Tigers rule at Lions Invitational
The current Douglas High seniors were just beginning their elementary school careers the last time the Tigers won the Carson Valley Lions Club Invitational wrestling tournament.
The 12-year drought ended Saturday when Bill Nickerson’s squad ran away with the team title of the tournament that was being held for the 26th time.
The Tigers sent six wrestlers to the gold medal round and walked off with the team championship trophy from their own tournament for the first time since 1989. Douglas rolled up 192 points, while Reno finished a distant second with 142.5 points.
Nathan Bennett won the 171-pound weight class and the tournament’s Outstanding Upper Weight Wrestler award. David Tingle won the 145-pound gold medal to lead the Tigers to their first team title of the season.
Another featured match was the 125-pound final between Douglas senior Romaine Smokey and Reno’s Tommy Williams. Williams, a third-place finisher at state last year, outlasted Smokey 5-4. Smokey’s season record now stands at 21-2.
Tiger senior John Hillenbrand finished second at 189 pounds.
Douglas freshman 103-pounder Matt Yaquinto and sophomore heavyweight Mark Butti also placed second in their respective weight classes.

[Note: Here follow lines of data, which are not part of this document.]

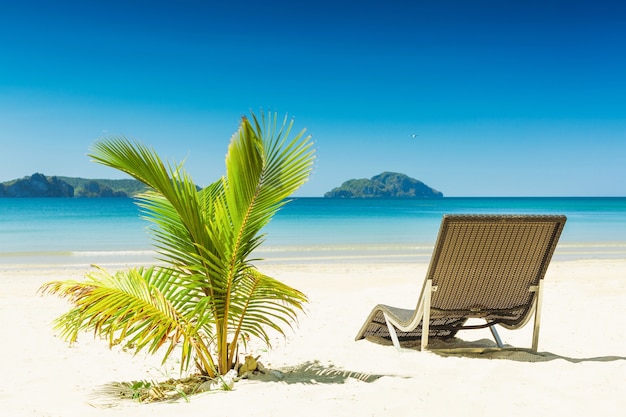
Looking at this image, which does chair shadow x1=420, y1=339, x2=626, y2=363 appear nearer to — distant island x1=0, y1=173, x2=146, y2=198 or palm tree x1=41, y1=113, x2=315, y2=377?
palm tree x1=41, y1=113, x2=315, y2=377

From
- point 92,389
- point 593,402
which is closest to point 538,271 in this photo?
point 593,402

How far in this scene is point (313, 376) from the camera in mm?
4109

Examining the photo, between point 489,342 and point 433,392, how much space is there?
8.05 ft

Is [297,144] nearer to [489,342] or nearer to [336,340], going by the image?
[336,340]

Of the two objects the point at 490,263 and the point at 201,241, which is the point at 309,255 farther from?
the point at 201,241

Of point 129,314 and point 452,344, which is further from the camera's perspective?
point 452,344

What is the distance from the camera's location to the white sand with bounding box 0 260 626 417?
3.16m

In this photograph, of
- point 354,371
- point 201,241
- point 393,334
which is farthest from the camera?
point 393,334

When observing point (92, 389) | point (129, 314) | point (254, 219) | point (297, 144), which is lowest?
point (92, 389)

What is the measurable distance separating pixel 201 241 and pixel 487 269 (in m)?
2.26

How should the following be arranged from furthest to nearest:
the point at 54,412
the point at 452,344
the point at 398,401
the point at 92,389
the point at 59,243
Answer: the point at 59,243 → the point at 452,344 → the point at 92,389 → the point at 54,412 → the point at 398,401

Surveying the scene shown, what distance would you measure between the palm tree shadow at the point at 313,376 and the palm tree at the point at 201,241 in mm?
314

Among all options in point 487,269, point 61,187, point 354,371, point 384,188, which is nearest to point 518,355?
point 487,269

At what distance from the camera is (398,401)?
3.17 m
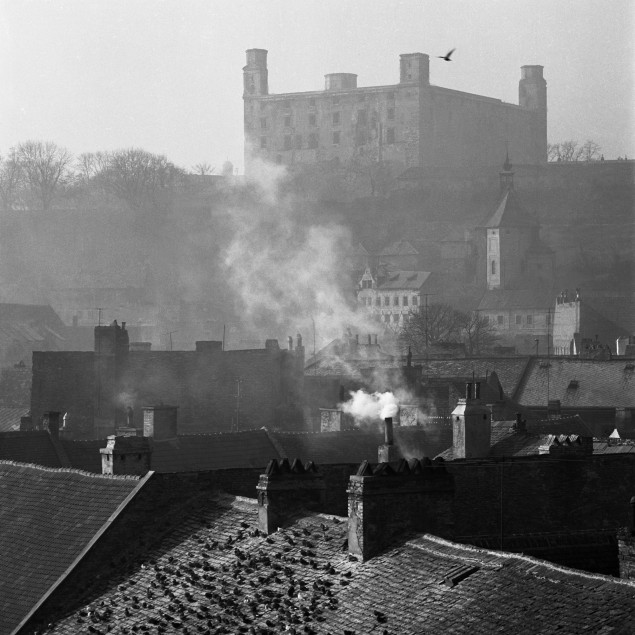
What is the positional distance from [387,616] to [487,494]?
7946 millimetres

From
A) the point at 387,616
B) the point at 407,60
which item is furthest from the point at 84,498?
the point at 407,60

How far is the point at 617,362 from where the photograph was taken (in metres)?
50.7

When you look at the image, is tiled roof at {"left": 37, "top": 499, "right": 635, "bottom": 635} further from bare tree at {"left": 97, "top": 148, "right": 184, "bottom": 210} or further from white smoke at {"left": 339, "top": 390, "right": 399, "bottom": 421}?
bare tree at {"left": 97, "top": 148, "right": 184, "bottom": 210}

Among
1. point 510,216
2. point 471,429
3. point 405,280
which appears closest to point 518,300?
point 510,216

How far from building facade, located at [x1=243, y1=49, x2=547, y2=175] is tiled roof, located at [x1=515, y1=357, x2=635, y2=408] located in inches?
2911

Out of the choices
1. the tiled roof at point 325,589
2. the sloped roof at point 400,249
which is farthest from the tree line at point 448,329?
the tiled roof at point 325,589

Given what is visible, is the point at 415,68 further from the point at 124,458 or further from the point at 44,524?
the point at 44,524

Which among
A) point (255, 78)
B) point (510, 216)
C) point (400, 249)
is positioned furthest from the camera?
point (255, 78)

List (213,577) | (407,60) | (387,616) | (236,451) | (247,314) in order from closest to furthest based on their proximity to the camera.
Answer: (387,616) → (213,577) → (236,451) → (247,314) → (407,60)

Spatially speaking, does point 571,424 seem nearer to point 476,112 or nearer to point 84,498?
point 84,498

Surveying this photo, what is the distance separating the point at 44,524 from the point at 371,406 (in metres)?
24.6

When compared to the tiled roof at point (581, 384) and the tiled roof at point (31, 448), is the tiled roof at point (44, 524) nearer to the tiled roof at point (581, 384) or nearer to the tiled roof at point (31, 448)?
the tiled roof at point (31, 448)

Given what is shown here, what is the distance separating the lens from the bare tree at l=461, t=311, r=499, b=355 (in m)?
85.2

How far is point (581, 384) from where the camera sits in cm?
4956
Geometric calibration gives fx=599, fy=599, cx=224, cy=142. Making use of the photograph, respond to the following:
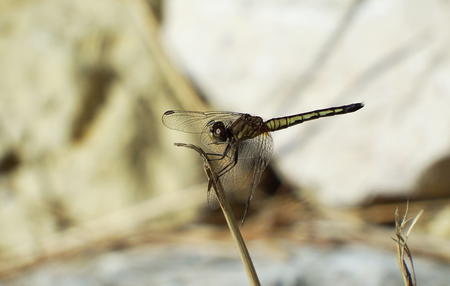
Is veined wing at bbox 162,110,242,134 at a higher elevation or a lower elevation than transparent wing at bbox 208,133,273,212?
higher

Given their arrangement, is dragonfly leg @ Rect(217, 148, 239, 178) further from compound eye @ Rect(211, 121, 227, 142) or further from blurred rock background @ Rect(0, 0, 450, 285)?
blurred rock background @ Rect(0, 0, 450, 285)

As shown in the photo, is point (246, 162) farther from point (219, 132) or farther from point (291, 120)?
point (291, 120)

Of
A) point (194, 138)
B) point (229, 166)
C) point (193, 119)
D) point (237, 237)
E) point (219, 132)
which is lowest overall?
point (237, 237)

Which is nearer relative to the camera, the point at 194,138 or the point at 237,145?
the point at 237,145

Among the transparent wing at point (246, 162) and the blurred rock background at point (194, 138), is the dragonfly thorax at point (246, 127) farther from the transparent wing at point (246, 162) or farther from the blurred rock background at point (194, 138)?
the blurred rock background at point (194, 138)

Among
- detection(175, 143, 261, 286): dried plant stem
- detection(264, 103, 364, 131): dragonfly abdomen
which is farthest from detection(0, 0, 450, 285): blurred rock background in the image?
detection(175, 143, 261, 286): dried plant stem

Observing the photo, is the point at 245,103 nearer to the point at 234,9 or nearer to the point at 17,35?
the point at 234,9

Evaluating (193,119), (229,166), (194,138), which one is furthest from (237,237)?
(194,138)
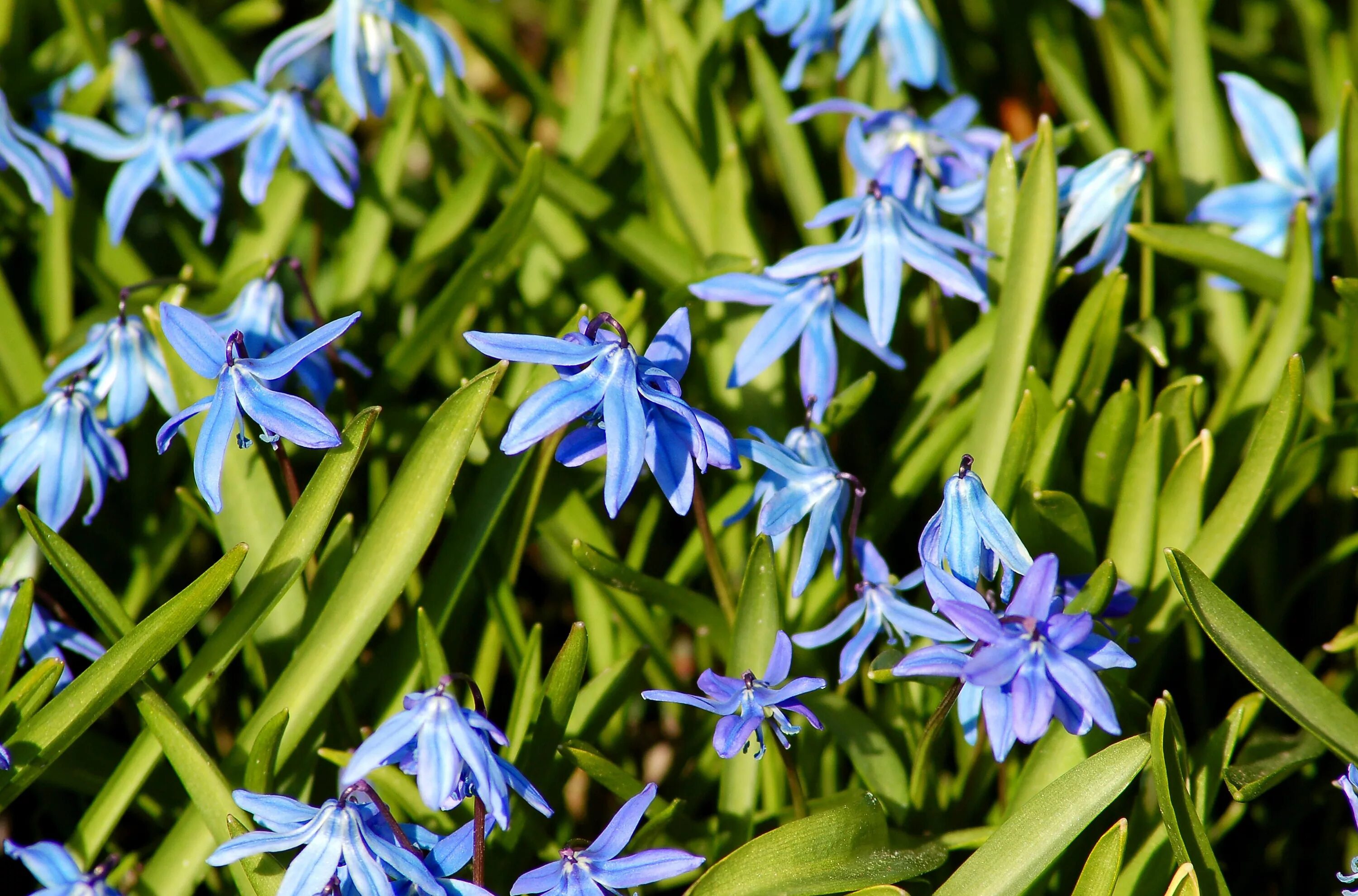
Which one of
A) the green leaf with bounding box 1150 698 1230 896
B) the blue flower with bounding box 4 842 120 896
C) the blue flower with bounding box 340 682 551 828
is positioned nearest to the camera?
the blue flower with bounding box 340 682 551 828

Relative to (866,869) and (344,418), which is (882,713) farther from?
(344,418)

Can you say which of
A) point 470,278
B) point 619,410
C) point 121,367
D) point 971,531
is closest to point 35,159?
point 121,367

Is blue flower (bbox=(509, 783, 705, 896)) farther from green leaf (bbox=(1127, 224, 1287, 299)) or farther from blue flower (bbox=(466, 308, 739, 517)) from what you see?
green leaf (bbox=(1127, 224, 1287, 299))

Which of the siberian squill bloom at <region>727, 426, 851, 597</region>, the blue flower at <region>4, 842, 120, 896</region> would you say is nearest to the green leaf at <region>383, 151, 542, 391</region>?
the siberian squill bloom at <region>727, 426, 851, 597</region>

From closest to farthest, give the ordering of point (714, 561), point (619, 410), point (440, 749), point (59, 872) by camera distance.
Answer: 1. point (440, 749)
2. point (619, 410)
3. point (59, 872)
4. point (714, 561)

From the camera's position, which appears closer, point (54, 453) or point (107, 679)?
point (107, 679)

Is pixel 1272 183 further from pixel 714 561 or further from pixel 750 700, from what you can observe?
pixel 750 700

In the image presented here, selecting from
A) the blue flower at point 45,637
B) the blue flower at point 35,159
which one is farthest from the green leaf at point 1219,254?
the blue flower at point 35,159

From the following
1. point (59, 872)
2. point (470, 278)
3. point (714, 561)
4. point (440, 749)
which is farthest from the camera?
point (470, 278)
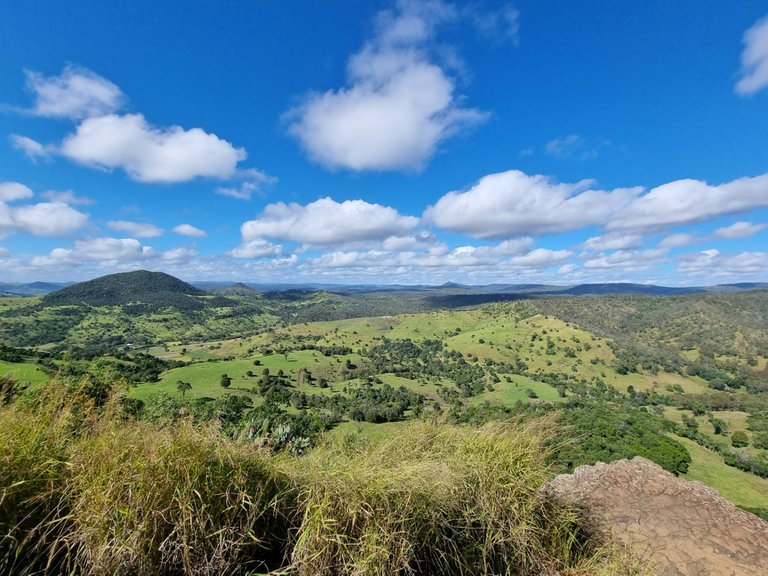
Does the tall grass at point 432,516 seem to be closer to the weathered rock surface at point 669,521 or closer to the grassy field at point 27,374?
the weathered rock surface at point 669,521

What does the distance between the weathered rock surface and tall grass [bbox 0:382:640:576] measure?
1.50 metres

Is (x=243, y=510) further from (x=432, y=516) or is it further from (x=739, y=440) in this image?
(x=739, y=440)

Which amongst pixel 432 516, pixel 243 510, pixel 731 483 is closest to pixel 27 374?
pixel 243 510

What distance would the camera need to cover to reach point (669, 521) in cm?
625

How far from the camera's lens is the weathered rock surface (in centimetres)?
530

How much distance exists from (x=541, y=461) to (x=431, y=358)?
12410 cm

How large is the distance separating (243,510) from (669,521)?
24.1 feet

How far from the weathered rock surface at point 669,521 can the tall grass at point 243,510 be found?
150 cm

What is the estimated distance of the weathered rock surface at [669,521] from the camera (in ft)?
17.4

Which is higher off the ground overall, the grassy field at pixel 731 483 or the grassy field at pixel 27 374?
the grassy field at pixel 27 374

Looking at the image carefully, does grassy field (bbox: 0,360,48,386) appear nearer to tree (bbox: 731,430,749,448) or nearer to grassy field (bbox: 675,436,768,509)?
grassy field (bbox: 675,436,768,509)

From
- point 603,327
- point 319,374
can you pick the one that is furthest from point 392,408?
point 603,327

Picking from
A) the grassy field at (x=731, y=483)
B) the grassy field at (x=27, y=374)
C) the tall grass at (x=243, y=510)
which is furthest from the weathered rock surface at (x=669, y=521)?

The championship was all the more special for a Douglas program that finished 11th at the Northern 4A Zone tournament last year and 13th in 1999.
“Coach Nickerson came in at the beginning of the season and he told us, ‘This is our year. This is the beginning of where we restore our tradition and take Douglas wrestling back to what it used to be,'” Tingle said. “Our team is doing excellent now. Everybody is doing their part; the team as a whole is working together and we’re accomplishing great things together. It’s just awesome.”
Hillenbrand, who lost a 13-6 decision in the 189-pound finals to Dayton’s Shane VanZant (a finalist in the 189-pound division at last year’s 3A state tournament), echoed those words.
“We’ve been waiting for this,” the senior said. “We practiced hard all week. Our coach pushed us, he told us that this was our tournament and we should win this.
“We wanted to do this for him. I think he’s going to stick with it and take this team to the next level.”
Bennett picked up his outstanding wrestler award by pinning Tye Bader of Sparks in the semifinals and then David Skroch of Hug in the finals. Bennett improved his season record to 22-1.
“I was determined not to lose in front of the home crowd,” said Bennett, who drew a loud ovation from the hometown crowd when he pinned Skroch with two seconds remaining in the second period. “All the people screaming, that helped a lot.”
Tingle had an impressive day as well. The junior was a 17-3 victor over previously unbeaten Ian Wrenn of Tahoe-Truckee in the semifinals and then he used a second-round takedown to beat Lowry’s Russell Krall in the finals. Krall’s season record is 21-4.
“I came out confident and I believed in myself,” Tingle said. “The last match was a big one because he (Krall) won the Lowry Invitational and I came out third. I knew I needed to be smart because he’s a tough wrestler.”
Galena finished fourth as a team with 117.5 points, one-half point behind Churchill County in the race for third, and the Grizzlies took home two of the three Outstanding Wrestler awards – Michael Crooks (103 pounds) for the lightweights and Chris Fritz (152 pounds) for the middleweights.
Fritz, now 28-4 on the season, defeated Reno’s Josh Kivi 6-4 in the finals. A takedown in the final 30 seconds enabled Fritz to break a 4-4 tie against Kivi, who was a state champion 119-pounder in 1999.
Crooks, a zone champion last year, improved his current season record to 30-3 when he pinned Yaquinto in the third round of the gold medal match.
A day of celebration for the Tigers was tempered somewhat by the loss of senior Drew Hall to a shoulder injury.
Hall, a two-time state qualifier, dislocated his right shoulder during his second match of the day and was forced to withdraw from the tournament.
He said he first hurt his shoulder during his freshman year and has been dealing with the nagging injury for four years.
“The doctor said if I ever wanted to do sports after (this) wrestling (season), I’d have to have surgery done on it,” Hall said Saturday. “He said I could probably tough it out through the season, but that was before today when I dislocated it.
“It’s been going on for the last four years and it’s gotten increasingly worse this year, but this is by far the worst it’s ever been.”
The Tigers’ 160-pounder said he is considering several options -including wearing a brace and doing intensive therapy -that he hopes will allow him to be able to compete at the Region tournament Feb. 9-10.
“There’s not much you can do with one arm,” Hall said. “I’m just going to try to do what I can. I’ll take it as it comes.”